BEGIN Data records

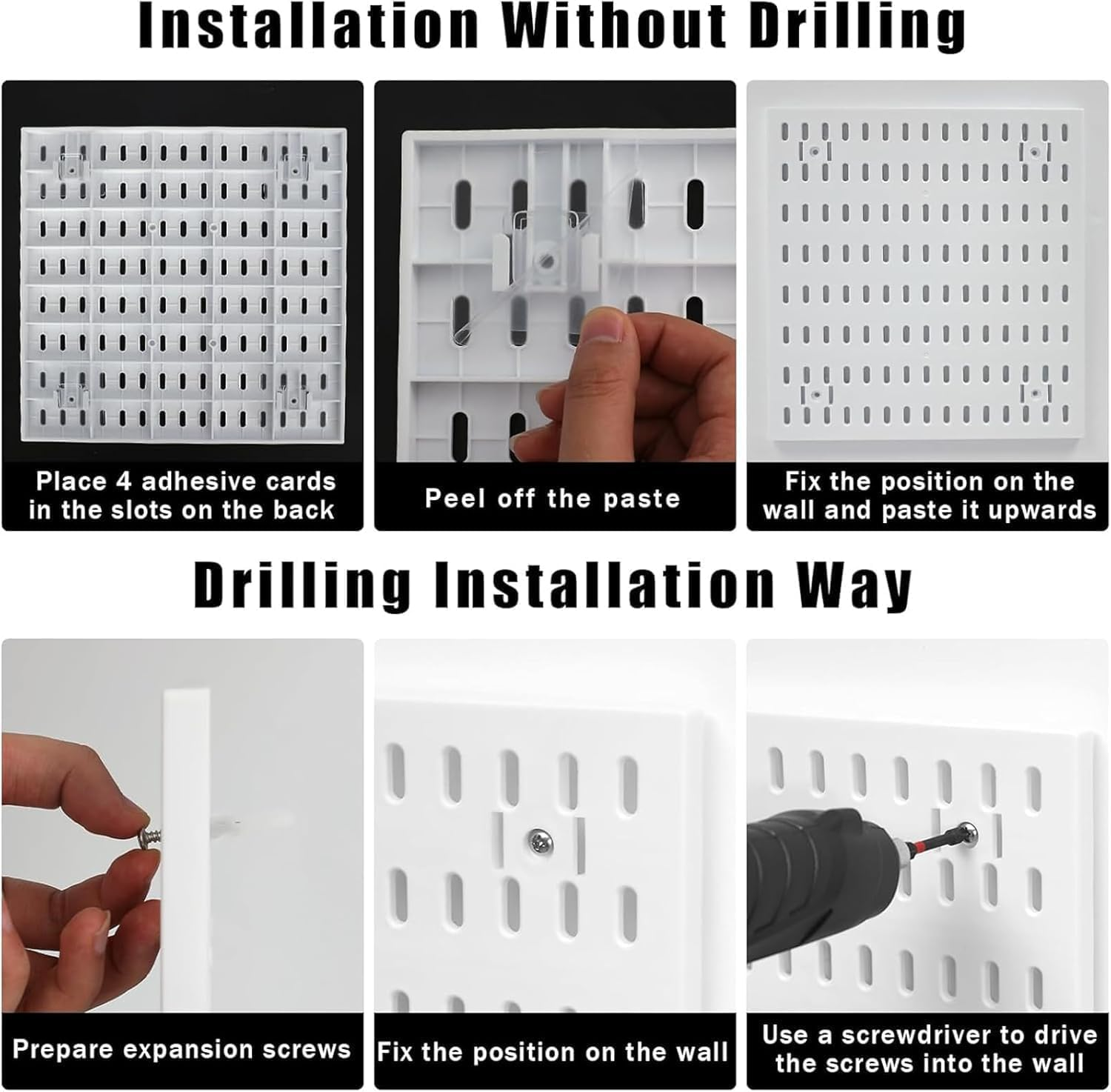 Installation Without Drilling

Place 4 adhesive cards in the slots on the back

Peel off the paste

Fix the position on the wall and paste it upwards

Drilling Installation Way

Prepare expansion screws

Fix the position on the wall

Use a screwdriver to drive the screws into the wall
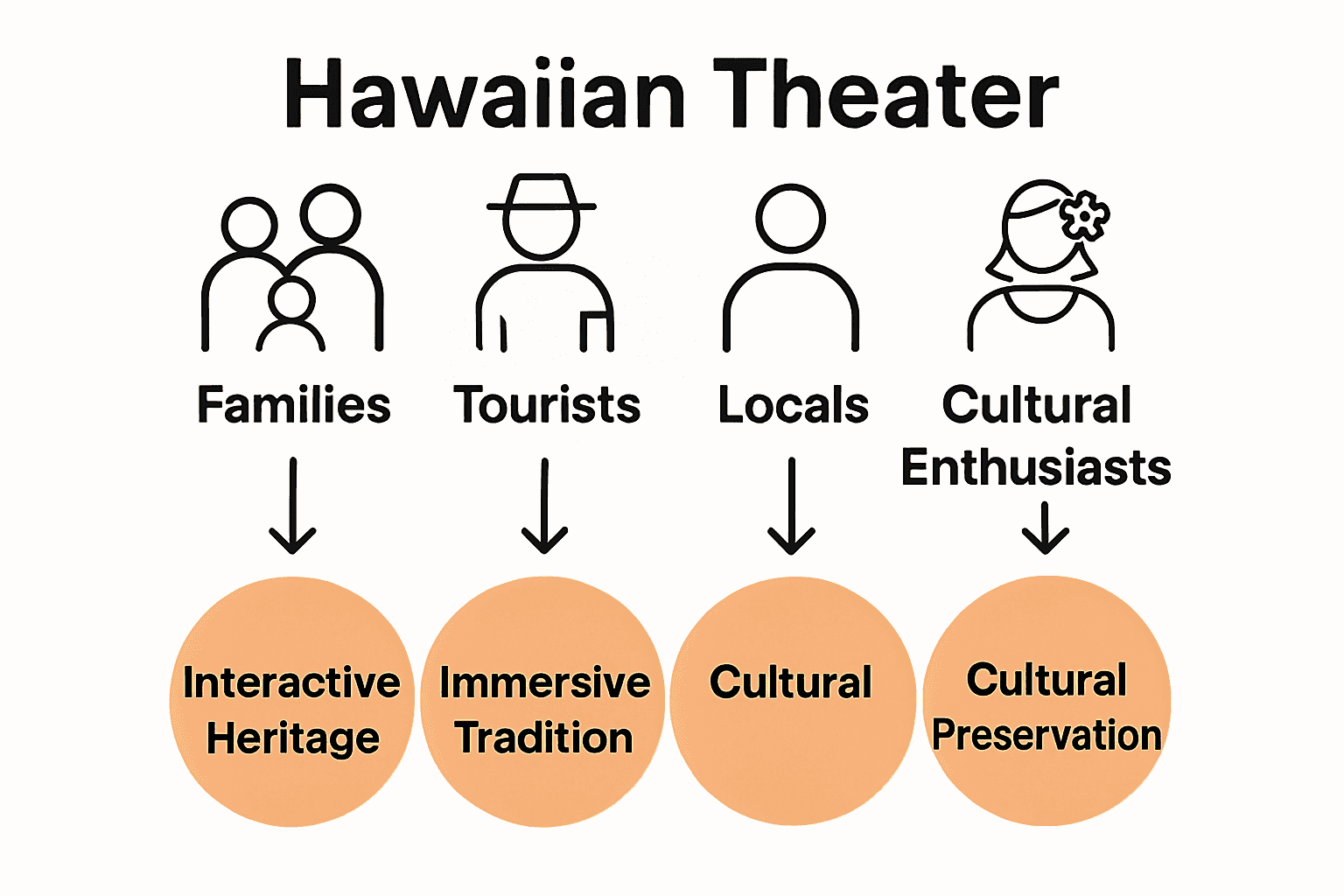 Hawaiian Theater

Families

Tourists

Locals

Cultural Enthusiasts

Interactive Heritage

Immersive Tradition

Cultural

Cultural Preservation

END Data records

Your task: Print the records again exactly. Skip every picture.

Solution to this task:
 Installation Without Drilling

Place 4 adhesive cards in the slots on the back

Peel off the paste

Fix the position on the wall and paste it upwards

Drilling Installation Way

Prepare expansion screws

Fix the position on the wall

Use a screwdriver to drive the screws into the wall
 Hawaiian Theater

Families

Tourists

Locals

Cultural Enthusiasts

Interactive Heritage

Immersive Tradition

Cultural

Cultural Preservation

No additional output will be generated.